When the Cold War ended, large foundations shifted their priorities from area studies to global causes such as human rights and democracy promotion. Without Title VI funding, many less commonly taught languages would probably not be taught at all in this country. That said, current support is woefully inadequate. When the United States was attacked on Sept. 11, 2001, “the entire U.S. government could call on no more than two or three speakers of Pushto (the dominant language in Afghanistan).” When the United States intervened in Iraq, the lack of “basic cultural literacy” seriously “hampered our ability to collect intelligence on the growing insurgency there.”

Just 20 percent of American K-12 students study a foreign language. Only about 7 percent study foreign languages in college and the number who do is declining. Of those, 95 percent study a European language; less than 1 percent study “a language that the Department of Defense views as critical for national security.” In 2013, for example, only 64 American college students were studying Bengali; 200,000 were studying French. Over 300 million Chinese students are studying English, while only 200,000 American students are studying Chinese.

Many colleges and universities no longer require foreign language study. Most offer a wide range of study abroad options, many of which do not require foreign language proficiency. And between 2013-16, American colleges and universities discontinued more than 600 foreign language programs. Without Title VI support, these numbers would be even more dismal.

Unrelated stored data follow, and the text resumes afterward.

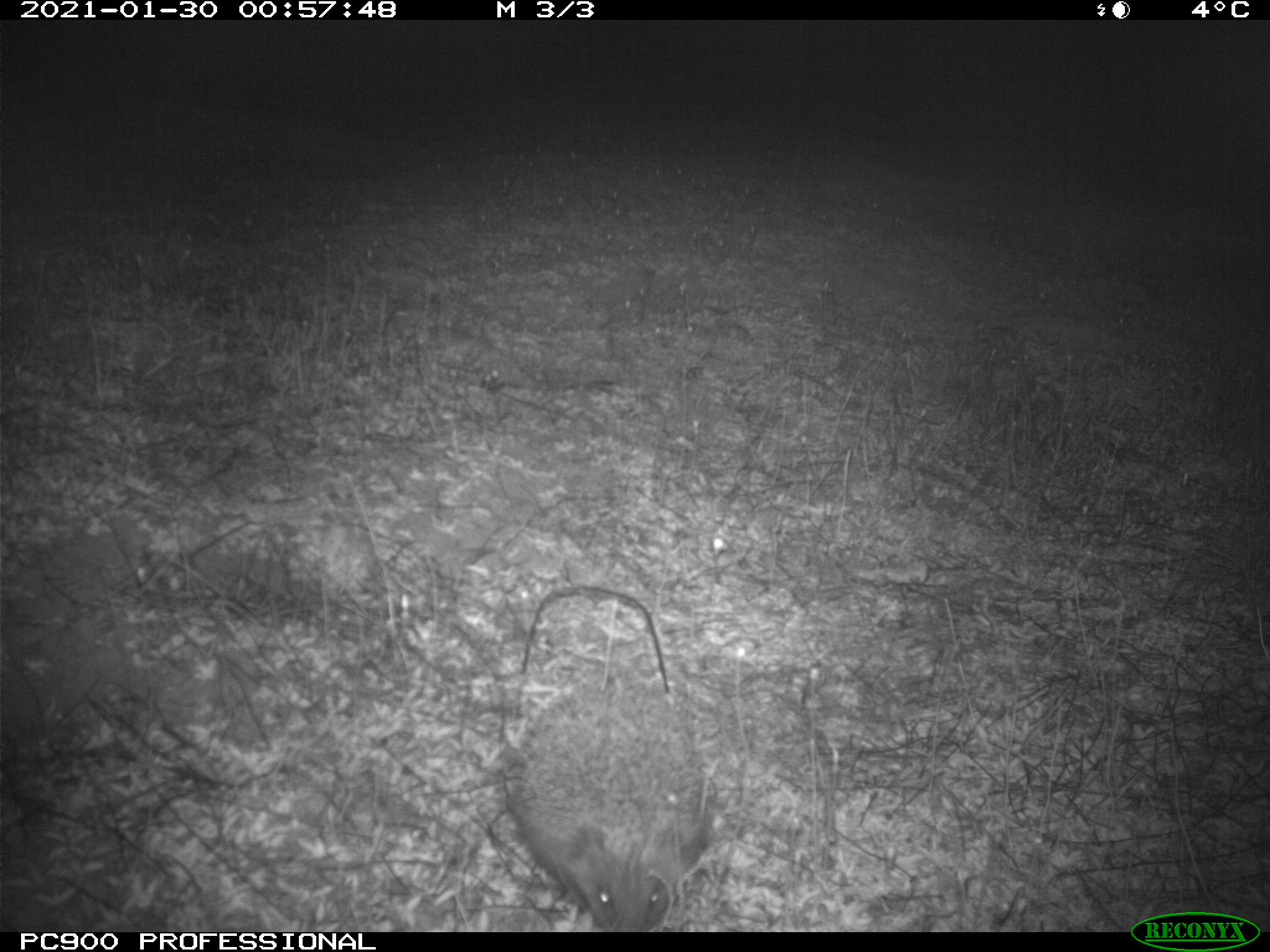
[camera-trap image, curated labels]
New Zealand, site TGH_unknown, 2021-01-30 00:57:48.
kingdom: Animalia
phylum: Chordata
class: Mammalia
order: Eulipotyphla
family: Erinaceidae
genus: Erinaceus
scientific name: Erinaceus europaeus europaeus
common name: european hedgehog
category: hedgehog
Hedgehog (european hedgehog) (Erinaceus europaeus europaeus).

To be sure, area studies has critics. Beginning in the 1960s and ’70s, some scholars attacked what they perceived as area studies’ endorsement of Cold War policies, connection to colonialism, and acceptance of American “exceptionalism.” Some claimed “the very association of academic research with government priorities inevitably pollutes the scholarly enterprise.”

But with Russia’s invasion of Ukraine, heightened economic and military competition with China, nuclear brinksmanship by North Korea, and the continued threat of international terrorism, there should be no disagreement about the need for enhanced government support of instruction in foreign languages and the study of other countries’ history, politics, and culture.

Both the State Department and the Defense Department have thousands of language-designated positions, many of which they cannot fill. As a result, the United States has paid a significant price in its diplomacy, intelligence gathering, military operations, and nation building efforts. By one estimate, a quarter of U.S. employers are losing business because of a lack of foreign language proficiency, which also impedes “the nation’s competitiveness in scientific and technological innovation.”

It’s time for the Department of Education, colleges and universities, foundations, and major corporations to collaborate to provide the resources for a 21st century area studies renaissance. Title VI provides the template. The prospect of continued global leadership by the United States rests on bi-partisan support for far more extensive use of it.

Glenn C. Altschuler is the Thomas and Dorothy Litwin Professor of American Studies at Cornell University. He is the co-author (with Isaac Kramnick) of “Cornell: A History, 1940-2015.”

David Wippman is the President of Hamilton College.